Mary encendió la lamparilla de gas que había sobre su mesita de noche y la alzó hacia la ventana, pestañeando para agudizar su visión. Descubrió, entonces, la presencia de Callum, sentado a los pies de Amanda y se echó hacia atrás de forma instintiva.

—No es necesario que lo temas, madre —la tranquilizó ella con voz ronca. Llevaba tiempo sin usarla—. Callum ya no está ahí dentro. No va a vengarse de ti si no sabe quién eres. Ni siquiera sabe quién soy yo o él mismo.

Mary soltó un largo suspiro relajando los hombros.

—Sabía que volverías —se limitó a decir la mujer, ajena a lo terrible y descorazonador que era lo que acababa de explicar Amanda.

Se levantó de la cama y se puso la bata atándose el cinturón con celeridad, sin apartar los ojos de ella.

—No deberías haberlo hecho —prosiguió, calzando sus pantuflas para evitar el frío del suelo.

Amanda entornó los ojos.

—No estoy segura de si te diriges a mí o a ti misma, madre —espetó.
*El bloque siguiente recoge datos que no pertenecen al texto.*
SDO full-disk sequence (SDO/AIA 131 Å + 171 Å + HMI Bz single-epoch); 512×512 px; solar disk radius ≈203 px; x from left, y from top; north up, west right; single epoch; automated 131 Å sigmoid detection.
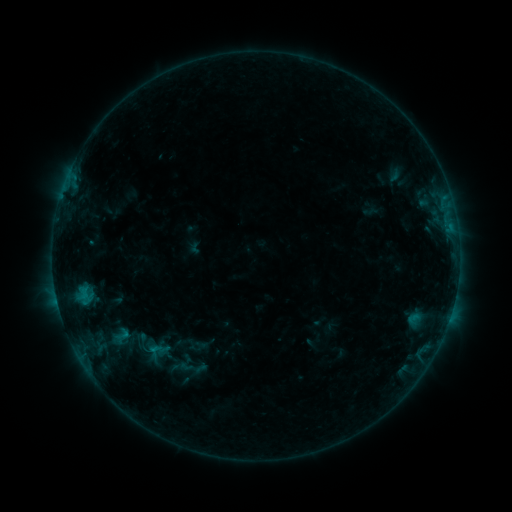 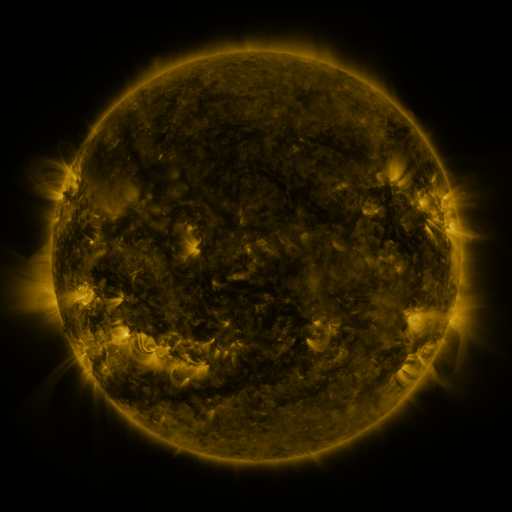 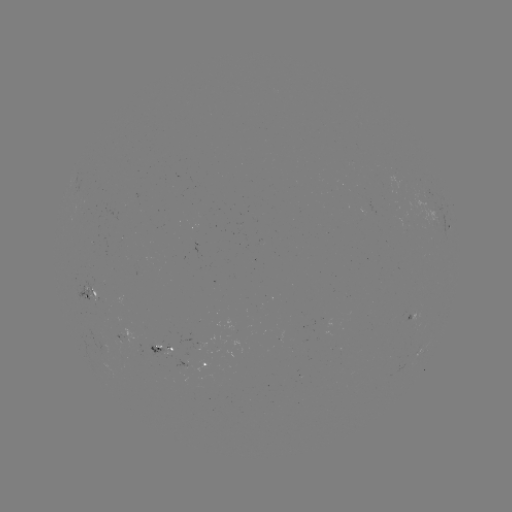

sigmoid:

Sus uñas se clavaron en las palmas de sus manos, formando medias lunas.

—A ti, por supuesto —gritó Mary, perdiendo la compostura—. Tú eres la que ha allanado el andrónicus y robado un siervo.

—Es mi siervo —replicó con tono de falsa tranquilidad—. No es eso lo que defiendes tan ferviente, el derecho de una mujer a su esclavo.

Mary inclinó la cabeza hacia un lado, recobrando la paciencia con su decepcionante hija.

—Sí, es tu siervo —concedió—. Nadie va a quitártelo ahora, pero no debiste sacar…

—¡Tú me lo has quitado! —bramó Amanda, logrando que su madre se encogiera, sorprendida. Hundió una mano entre los cabellos de Callum y zarandeó su cabeza con suavidad—. Esto no es él. Está vacío, no es Callum. Callum está muerto. ¡Tú lo has matado!